Hem siyaset tarihini bilenler, hem sosyolojiyle ilgilenenler bu noktanın ne kadar kritik olduğunu çok iyi bilirler. AK Parti’nin işte oraya geldiği görüldü.
***
Bu fotoğraf da Nevşehir’den: Esnaf hapiste
Görünen o ki, Başbakan Ahmet Davutoğlu’nun geçeceği yerlerde yaşamın kilitlenmesi yalnızca Bursa’da olmamış. Dün Nevşehir’den yansıyan bu fotoğraf da her yerde aynı uygulamanın yapıldığını gösteriyor.
Başbakan Yardımcısı Yalçın Akdoğan ve Çalışma ve Sosyal Güvenlik Bakanı Faruk Çelik ile birlikte Nevşehir’e giden Başbakan Davutoğlu’nun Hacı Bektaş Külliyesi ziyareti sırasında dükkanların önü çelik bariyerle kapatılmışve esnaf iş yapamaz hale getirilmiş.
Bir siyasi iktidar açısından kaygı verici olan da bu zaten.
***
Yol güzel oldu, ama Uludağ acaba kış için tam hazır mı?
Kim ne derse desin… Bursa turizmi denildiğinde her şeye karşın Uludağ ilk sırada yer almayı sürdürüyor. Özelliklekış mevsimi geldiğinde, alternatifleri çoğalsa ve bol kar avantajına sahip yeni kayak merkezleri karşısında geride kalmış gibi görünse de, Uludağ yine cazibe merkezi olma özelliğini koruyor.
Gerçi…
Bu sezona yolu yenilenmiş olarak girerken, yaşanan sorunların bir kısmını çözdü, ama Uludağ’da daha önemli sorunlar var.
Örneğin…
Geçen yıl kar az yağdığı için kış sezonu Uludağ işletmecilerine tam bir kâbus oldu.
Oysa…
Uludağ’daki işletmeciler geçtiğimiz yıllarda bir araya gelip milyon Dolar’lık bir yatırımla kar makine aldılar. Fakat, o kar makinası geçen yıl arızalandığı için çalıştırılamadı. Makine suni kar üretmediği için pistlerde yeterli kar olmadı vekayak amacıyla dağa çıkmanın bir anlamı kalmadı.
Geçenlerde…
Bursa turizminin geleceği üzerine Almira Otel Genel Müdürü Ersin Yazıcı ile sohbet ederken tam da bu noktaya dikkat çekti:
“Bulunduğum her ortamda, Bursa’nın pazarlanması çalışmalarına destek verirken Uludağ ve termalin öne çıkarılması üzerinde durdum. Görüşümde yine ısrarlıyım. Bursa turizminin ana sermayesi Uludağ ve termaldir.”
Söylediği şu:
“Ne yapılırsa yapılsın, Bursa turizminin lokomotifi de Uludağ. Çünkü Uludağ’a gelen, kent içinde de her yere gelmiş oluyor. Kimi kebap yiyor, kimi kestane şekeri ya da havlu alıyor. Ama sonuçta Uludağ’a gelen her yere gelmiş oluyor.”

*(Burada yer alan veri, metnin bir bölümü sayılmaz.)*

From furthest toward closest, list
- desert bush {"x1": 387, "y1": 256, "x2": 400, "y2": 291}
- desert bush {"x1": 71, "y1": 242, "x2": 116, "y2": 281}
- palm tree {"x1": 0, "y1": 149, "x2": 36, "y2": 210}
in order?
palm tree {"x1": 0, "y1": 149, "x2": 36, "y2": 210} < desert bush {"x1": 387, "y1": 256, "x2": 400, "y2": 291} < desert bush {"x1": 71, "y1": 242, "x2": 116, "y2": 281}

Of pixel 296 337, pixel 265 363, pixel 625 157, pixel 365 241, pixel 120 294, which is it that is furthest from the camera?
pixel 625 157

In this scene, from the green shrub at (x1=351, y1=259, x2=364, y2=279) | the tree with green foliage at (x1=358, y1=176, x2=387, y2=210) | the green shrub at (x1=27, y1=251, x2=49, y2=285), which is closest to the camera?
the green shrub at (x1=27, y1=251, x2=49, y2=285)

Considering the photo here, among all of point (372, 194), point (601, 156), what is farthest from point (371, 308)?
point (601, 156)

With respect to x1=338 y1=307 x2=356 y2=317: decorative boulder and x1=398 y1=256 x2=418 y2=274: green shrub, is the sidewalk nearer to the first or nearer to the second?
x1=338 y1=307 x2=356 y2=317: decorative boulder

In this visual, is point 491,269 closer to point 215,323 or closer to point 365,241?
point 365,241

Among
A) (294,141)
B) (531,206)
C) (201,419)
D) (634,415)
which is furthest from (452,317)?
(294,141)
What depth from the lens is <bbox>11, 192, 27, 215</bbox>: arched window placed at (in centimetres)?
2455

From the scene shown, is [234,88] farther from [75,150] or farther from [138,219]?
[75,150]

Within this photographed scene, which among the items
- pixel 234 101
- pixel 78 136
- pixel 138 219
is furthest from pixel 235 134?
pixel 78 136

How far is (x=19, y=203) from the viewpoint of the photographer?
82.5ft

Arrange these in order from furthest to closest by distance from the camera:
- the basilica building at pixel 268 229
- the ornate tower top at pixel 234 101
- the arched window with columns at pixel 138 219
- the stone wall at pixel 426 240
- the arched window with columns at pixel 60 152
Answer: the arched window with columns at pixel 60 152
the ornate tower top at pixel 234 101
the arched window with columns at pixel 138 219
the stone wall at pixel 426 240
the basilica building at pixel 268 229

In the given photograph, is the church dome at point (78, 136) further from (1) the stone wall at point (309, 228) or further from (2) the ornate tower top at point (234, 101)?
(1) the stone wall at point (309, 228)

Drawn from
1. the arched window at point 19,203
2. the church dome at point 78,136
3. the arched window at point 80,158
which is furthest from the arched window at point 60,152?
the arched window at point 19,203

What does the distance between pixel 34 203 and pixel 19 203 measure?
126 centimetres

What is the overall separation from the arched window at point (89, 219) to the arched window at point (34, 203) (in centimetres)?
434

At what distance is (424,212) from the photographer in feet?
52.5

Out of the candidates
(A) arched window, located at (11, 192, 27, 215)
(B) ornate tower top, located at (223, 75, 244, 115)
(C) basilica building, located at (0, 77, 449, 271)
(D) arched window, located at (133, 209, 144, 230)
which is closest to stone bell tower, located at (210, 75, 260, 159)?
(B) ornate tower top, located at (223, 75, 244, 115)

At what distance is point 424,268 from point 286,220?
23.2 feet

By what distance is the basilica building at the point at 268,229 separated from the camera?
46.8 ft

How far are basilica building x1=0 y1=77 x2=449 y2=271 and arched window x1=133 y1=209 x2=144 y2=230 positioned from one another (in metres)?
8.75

Üzerinde durduğu nokta şu:
“Geçen yıl az kar yağınca Uludağ kötü bir sezon geçirdi. Bundan Bursa turizminin tamamı etkilendi.”

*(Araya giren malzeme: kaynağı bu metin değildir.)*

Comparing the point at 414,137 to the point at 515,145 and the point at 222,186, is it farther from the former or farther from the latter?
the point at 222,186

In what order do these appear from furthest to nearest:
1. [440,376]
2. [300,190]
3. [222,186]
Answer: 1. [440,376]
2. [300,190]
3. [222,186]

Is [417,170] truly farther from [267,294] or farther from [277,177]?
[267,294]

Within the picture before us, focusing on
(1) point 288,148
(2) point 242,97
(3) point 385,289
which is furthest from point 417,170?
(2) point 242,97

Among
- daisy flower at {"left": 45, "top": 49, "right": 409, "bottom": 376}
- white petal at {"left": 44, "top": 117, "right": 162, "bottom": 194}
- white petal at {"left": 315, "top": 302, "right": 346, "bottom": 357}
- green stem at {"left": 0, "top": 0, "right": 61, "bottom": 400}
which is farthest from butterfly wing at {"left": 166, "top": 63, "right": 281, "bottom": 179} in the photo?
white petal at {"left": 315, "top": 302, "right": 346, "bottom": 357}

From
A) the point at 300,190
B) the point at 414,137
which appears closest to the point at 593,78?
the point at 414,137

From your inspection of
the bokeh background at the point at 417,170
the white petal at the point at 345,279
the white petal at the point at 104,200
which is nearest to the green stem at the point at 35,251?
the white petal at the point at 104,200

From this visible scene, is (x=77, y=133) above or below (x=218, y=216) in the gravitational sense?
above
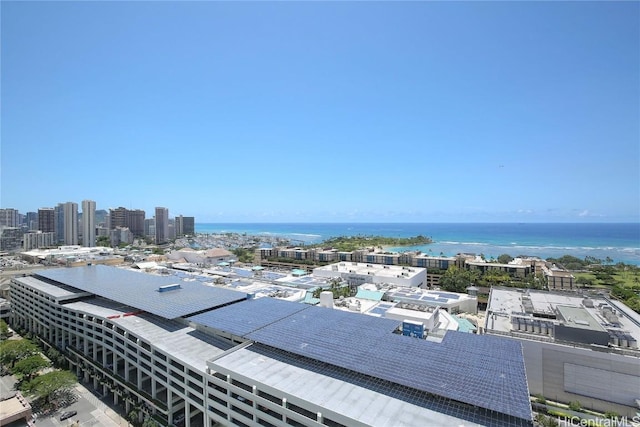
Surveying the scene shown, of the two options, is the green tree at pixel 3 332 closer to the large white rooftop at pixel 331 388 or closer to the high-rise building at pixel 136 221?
the large white rooftop at pixel 331 388

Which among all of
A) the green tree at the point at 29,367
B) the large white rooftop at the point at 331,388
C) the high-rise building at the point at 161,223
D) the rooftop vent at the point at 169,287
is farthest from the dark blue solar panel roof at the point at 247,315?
the high-rise building at the point at 161,223

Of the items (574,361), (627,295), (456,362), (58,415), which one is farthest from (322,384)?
(627,295)

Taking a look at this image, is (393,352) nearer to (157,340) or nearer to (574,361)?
(574,361)

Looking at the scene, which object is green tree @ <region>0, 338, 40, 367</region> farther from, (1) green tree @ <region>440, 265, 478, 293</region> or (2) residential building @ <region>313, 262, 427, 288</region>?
(1) green tree @ <region>440, 265, 478, 293</region>

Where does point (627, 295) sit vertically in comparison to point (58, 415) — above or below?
above

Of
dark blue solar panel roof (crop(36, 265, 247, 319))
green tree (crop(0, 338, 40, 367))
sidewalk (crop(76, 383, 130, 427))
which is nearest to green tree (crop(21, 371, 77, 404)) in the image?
sidewalk (crop(76, 383, 130, 427))

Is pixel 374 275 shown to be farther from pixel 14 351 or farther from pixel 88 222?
pixel 88 222

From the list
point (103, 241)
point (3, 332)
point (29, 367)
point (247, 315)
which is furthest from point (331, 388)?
point (103, 241)
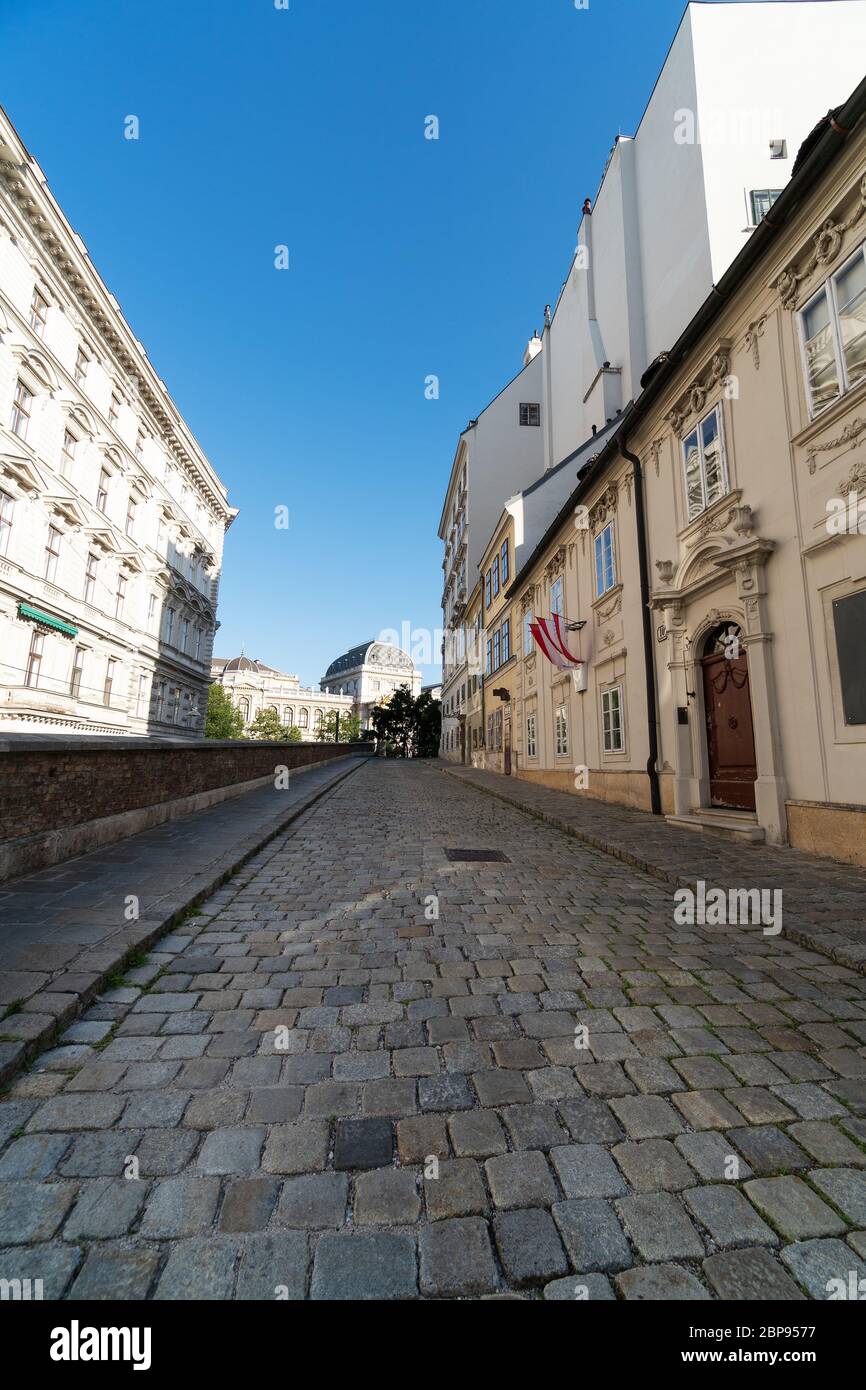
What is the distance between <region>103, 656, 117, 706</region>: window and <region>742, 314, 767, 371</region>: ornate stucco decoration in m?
26.7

Şu sözleri de uyarı özelliği taşıyor:
“Aslında Uludağ’da Haluk Beceren’in çok ciddi çabalarıyla işletmeciler tarafından alınan, bir suni kar makinası var. Fakat arızalı olduğu için geçen yıl çalıştırılamadı. Bu yıl da arızanın onarılmadığını duydum.”
Görüşü şu:
“Uludağ’da kar olmadığında, bütün Bursa turizmi zarar görüyor. Onun için Uludağ’a kar yağmama olasılığı düşünülmeli ve sezona girilirken de önlemi alınmalı.”
***
Uludağ’dan Altepe’ye teşekkür var
Uludağ’daki turizm işletmecilerinin duayen ismi Ferruh Ulukardeşler yıllarını dağ turizmine vermiş bir isim. Dün aradığında şunu anlattı:
“Uludağ’ın yolu Karayolları tarafından yenilenip asfaltlandı. Çok da güzel oldu. Fakat yol Oteller Bölgesi’ndeki meydanda kaldı. Üst taraftaki otellere giden yol asfaltlanmadı.”
Çeşitli kurum ve kişilerle temas kurduğunu ifade edip ekledi:
“Çare bulamayınca Büyükşehir Belediye Başkanı Recep Altepe’yi aradım. Konu belediyeyle ilgili olmamasına karşın ilgilendi ve halletti. Allah ondan razı olsun.”